Bacalhau, o prato da noite

O Natal era passado em família. As pessoas reuniam-se. Muitas vezes, havia familiares que estavam fora e vinham à aldeia. E também já havia um ou outro que ia passar com os familiares em Lisboa. Nessa altura, já havia muitas pessoas em Lisboa. Mas era uma noite especial. Naquele tempo, havia a missa do galo, à meia-noite, na igreja. Havia cá padre permanente. Agora há um que vem aos domingos, ou vem quando é necessário. Mora na Moura da Serra, embora seja natural do Piódão. Mas, naquele tempo, tinha um padre permanente. Portanto, todas essas cerimónias inerentes ao Natal ou depois ao primeiro dia do ano, o Ano Novo, a Páscoa, todas essas cerimónias que se faziam ele cumpria rigorosamente. Era adultos, era crianças, era tudo junto, dava-se tudo. Portanto, havia uma grande empatia nessas questões da religião. As pessoas praticavam muito e, portanto, nessa noite, iam à missa do galo.

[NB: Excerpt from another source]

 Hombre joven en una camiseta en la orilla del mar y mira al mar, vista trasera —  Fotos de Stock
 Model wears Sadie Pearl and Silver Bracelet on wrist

Os presentes eram poucos. As pessoas não estavam habituadas a dar nem a receber. Portanto, vivia-se mais aquele espírito de Natal, de convívio. Não havia muito essa tradição de estar a distribuir prendas, porque também não havia possibilidades económicas. Eram famílias pobres. E, naquele tempo, assim como hoje, aqueles mais velhos, o dia de aniversário, consideram aquilo como mais um dia que passa, mais um ano que fizeram, não atribuem muito valor. E, nesse tempo, no Natal e na Páscoa, éramos miúdos e a única coisa que, às vezes, nos davam era um brinquedo. Os padrinhos davam-nos um brinquedo. E de folar, às vezes, davam-nos um pão. Nós estávamos habituados à broa de milho. Por isso quando vinha um pão daqueles fabricados em padaria, embora tendo menor qualidade, mas como era uma novidade, nós valorizávamos muito. Era macio, era tenrinho e a broa era mais dura, mais rija.

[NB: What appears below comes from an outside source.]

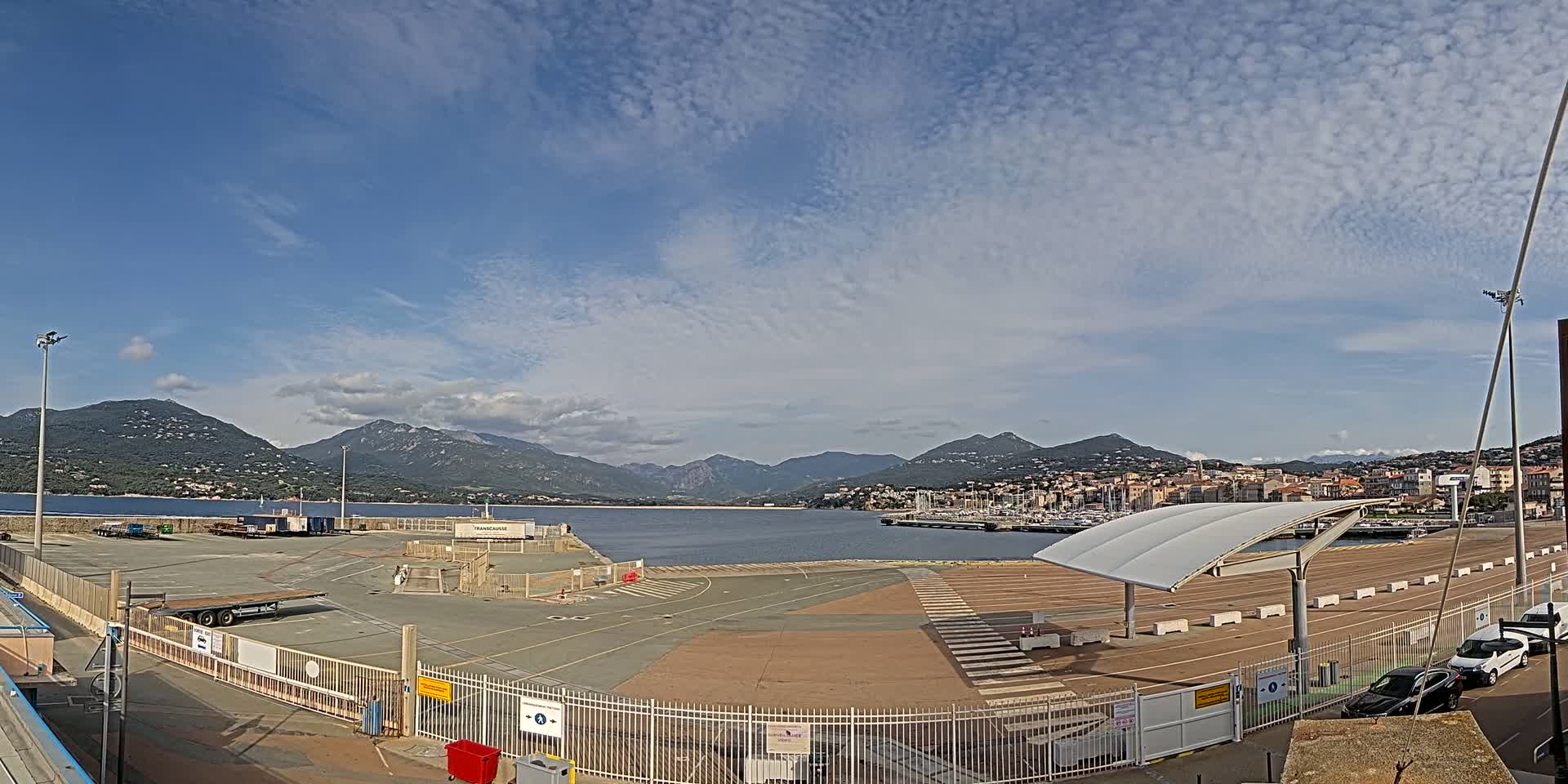 A mostly sunny day shows a port area with trucks, cars, and a covered waiting area, overlooking a calm body of water and mountains in the distance.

A tradição do Natal era o bacalhau. Era o prato da noite. Tínhamos de ir buscar as melhores couves à horta. Uma boa posta de bacalhau demolhada e a noite de Natal era basicamente isso. Depois, fazia-se umas filhós ou uns coscoréis, e fazia-se o pão-de-ló. Era considerada uma noite especial por isso a ementa era um bocadinho melhorada dentro daqueles produtos regionais que se faziam aqui.